A distinct carbonic anhydrase in the mucus of the colon of humans and other mammals.

We have collected gastrointestinal, mainly colonic, mucus from humans, guinea pigs, rats, and normal and carbonic anhydrase II (CAII)-deficient mice. In the mucus of all species, substantial CA activity was present. Using antibodies against human CA isoforms we found that the human mucus CA differs from cytosolic CAI and CAII, membrane-bound CAIV, and the secreted CAVI of saliva. The high sensitivity of mucus CA to acetazolamide rules out its identity with cytosolic CAIII. Partial sequences obtained from the purified human mucus CA show similarity, but not identity, with human CAI, and clear differences from the other known CAs.
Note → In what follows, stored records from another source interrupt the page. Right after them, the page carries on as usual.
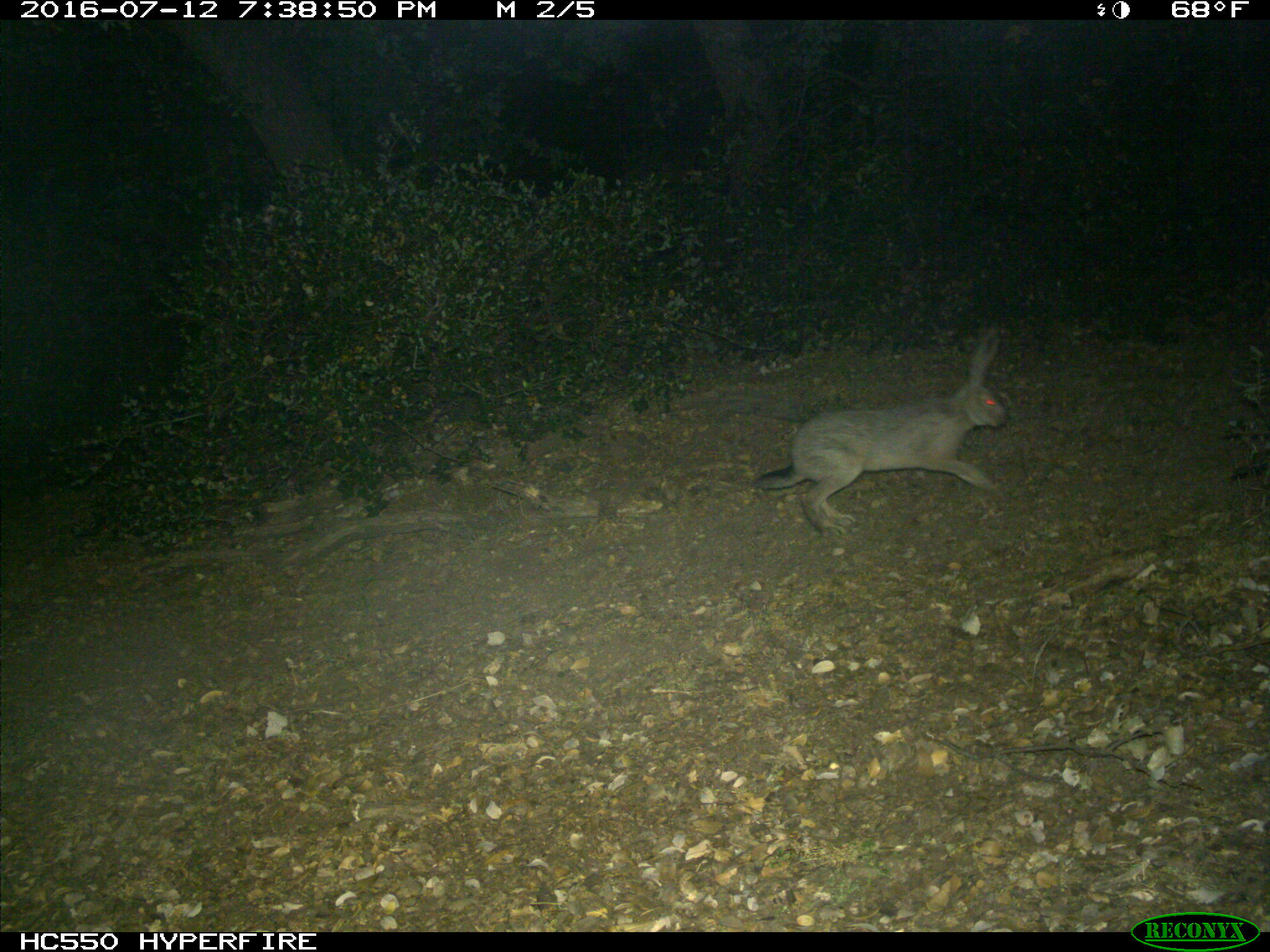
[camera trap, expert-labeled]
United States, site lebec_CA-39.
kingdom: Animalia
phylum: Chordata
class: Mammalia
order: Lagomorpha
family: Leporidae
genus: Lepus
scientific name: Lepus californicus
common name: black-tailed jackrabbit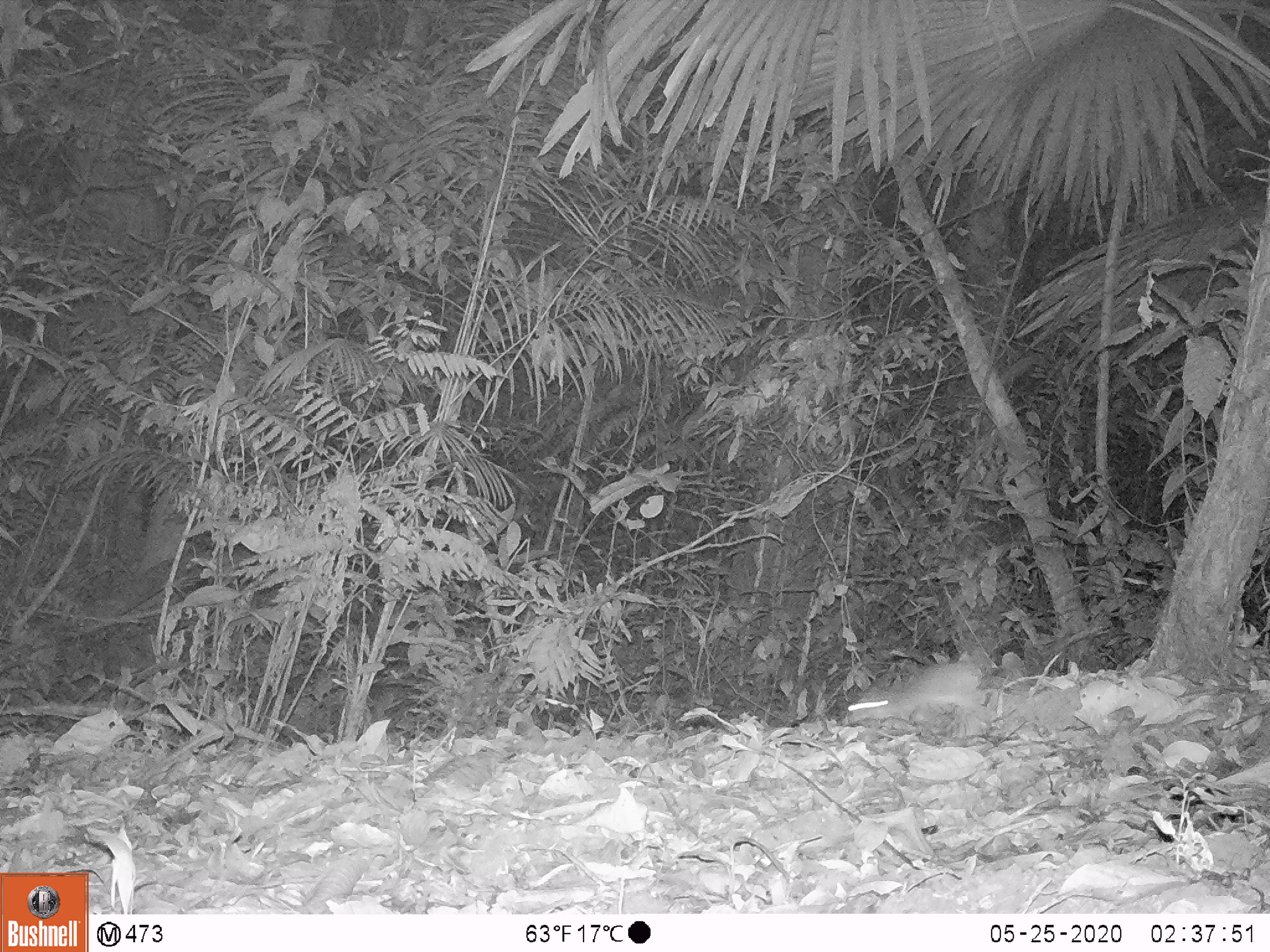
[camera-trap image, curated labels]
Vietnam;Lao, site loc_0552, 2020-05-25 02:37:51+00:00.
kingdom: Animalia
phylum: Chordata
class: Mammalia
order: Rodentia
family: Muridae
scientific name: Muridae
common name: old-world mice and rats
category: unidentified murid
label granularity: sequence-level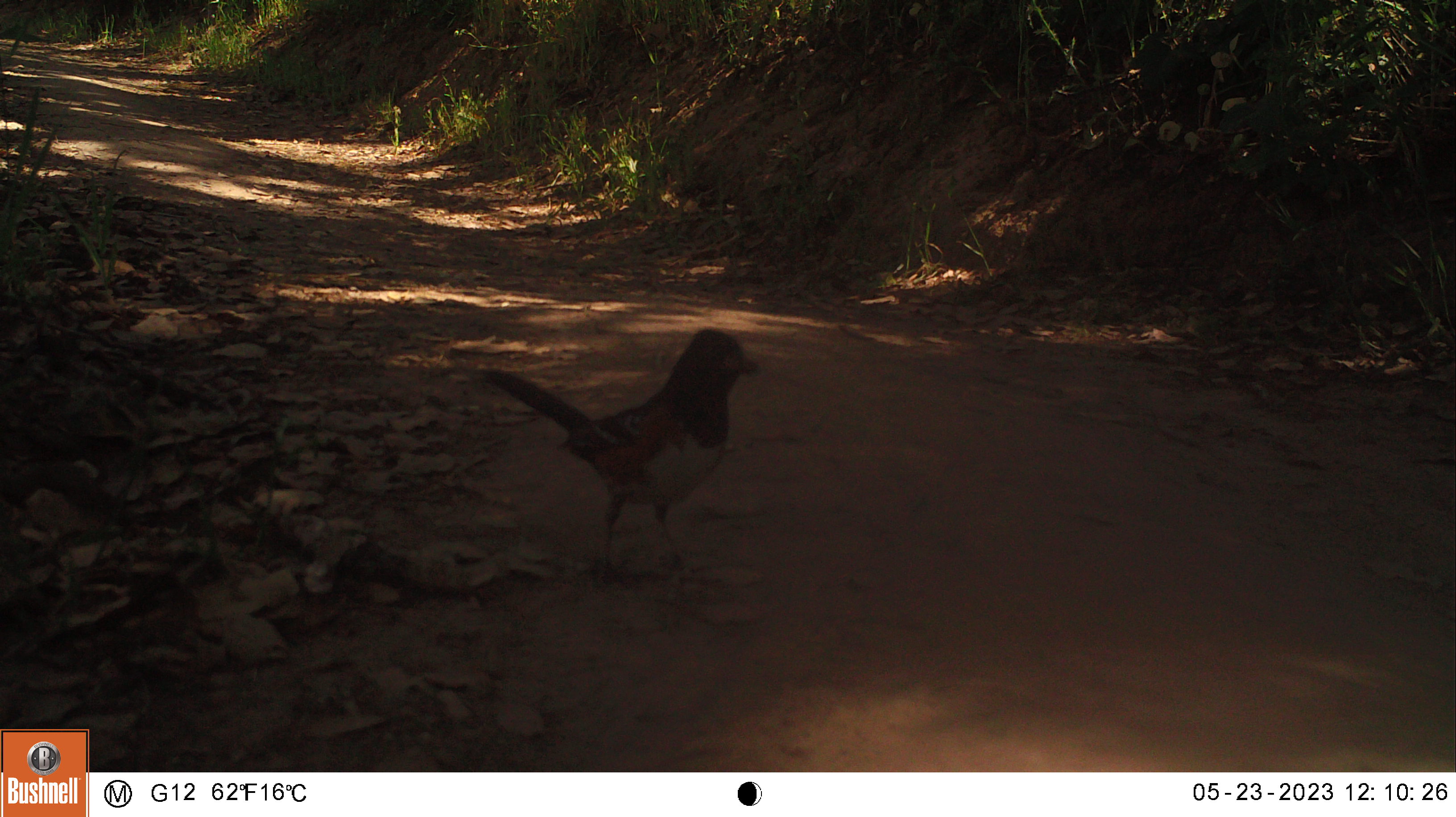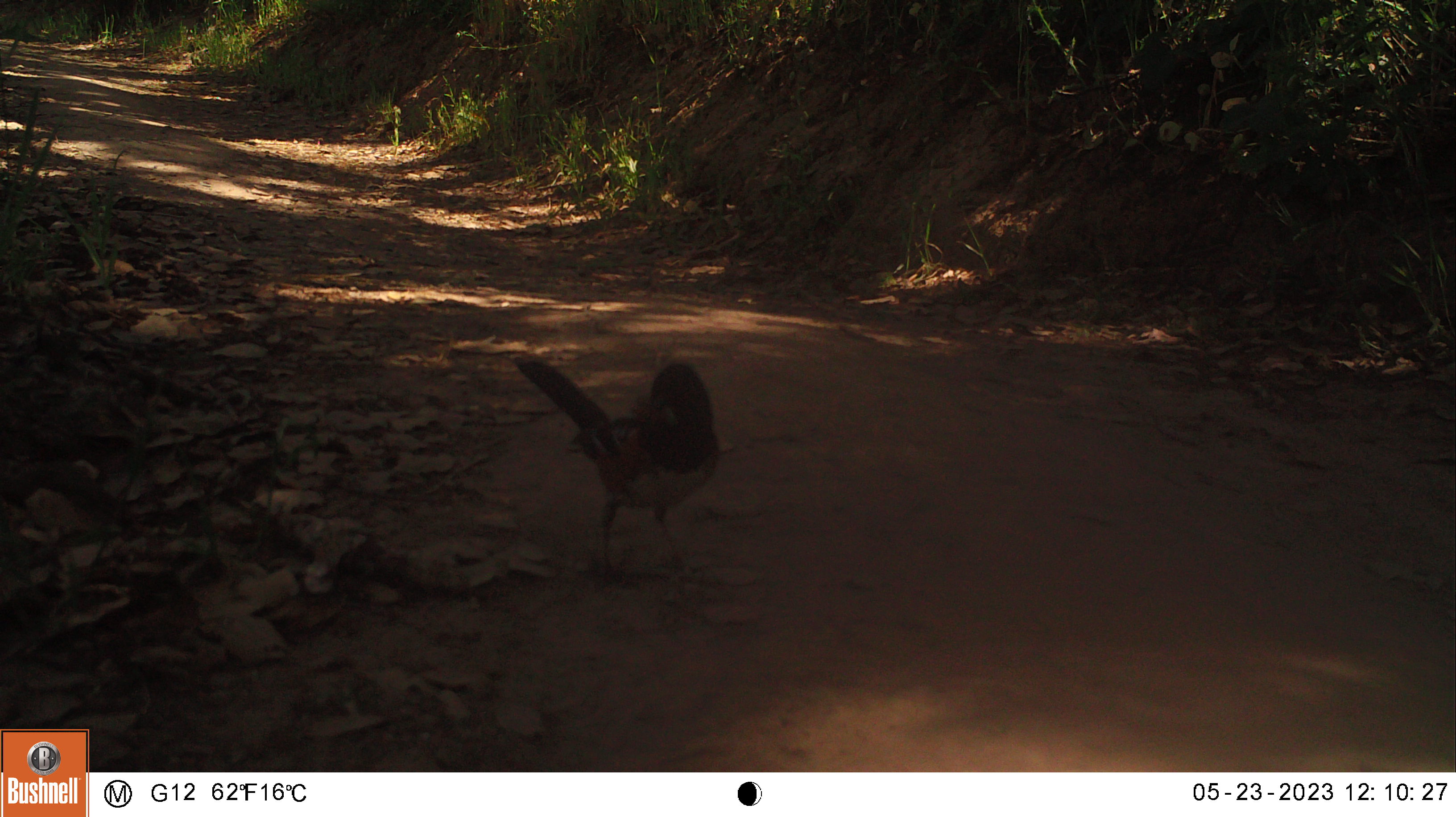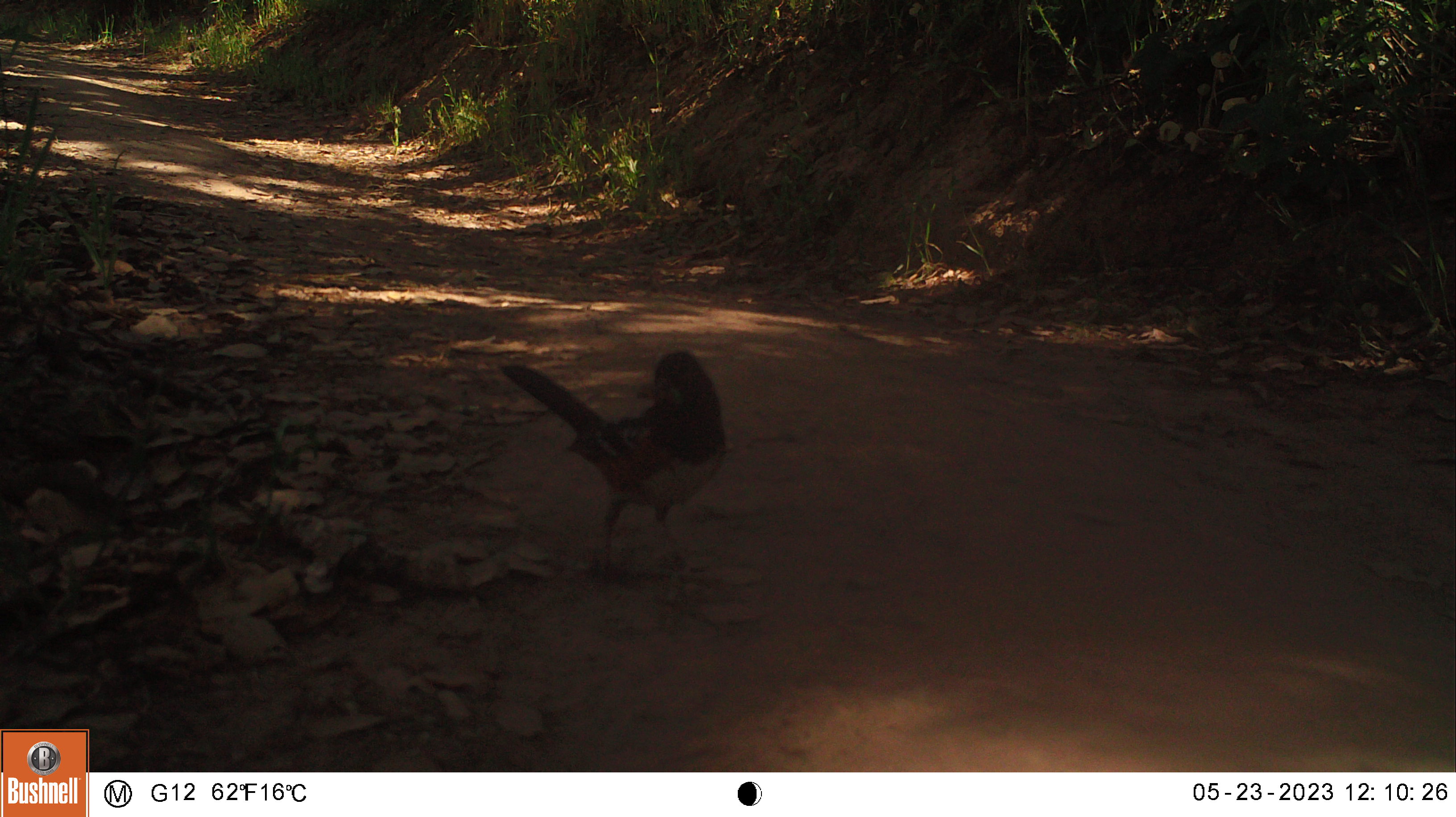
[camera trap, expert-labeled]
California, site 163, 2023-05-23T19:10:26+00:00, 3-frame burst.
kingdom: Animalia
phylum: Chordata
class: Aves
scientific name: Aves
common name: bird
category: unknown bird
Additional evidence concerning the CA isoform present in mucus was obtained for the mucus CA of other species and was derived from: (1) the mucus of CAII-deficient mice, whose high CA activity confirms that it is not CAII that is responsible; (2) the inhibitory effect of iodide, which shows that mucus CA from mice, guinea pig and humans does not have the high anion sensitivity of CAI; (3) the inactivating effect of 0.2% SDS on guinea pig, mouse and human mucus CA, ruling out the SDS-resistant CAIV; and (4) the partitioning of guinea-pig mucus CA into the water phase in Triton X114 phase separation experiments, which also argues against its identity with membrane-bound CAs, such as CAIV. A comparison of colonic mucus CA activity in normal and germ-free rats indicates that the mucus CA is not of bacterial origin but is produced by the gastrointestinal tissues. We conclude (from its immunoreactivity, from iodide inhibition and from partial amino acid sequences) that mucus CA of human origin probably represents an isozyme, which is specific for mucus and is not identical with the known CA isozymes. The results obtained for mucus CA of other species collectively point in the same direction.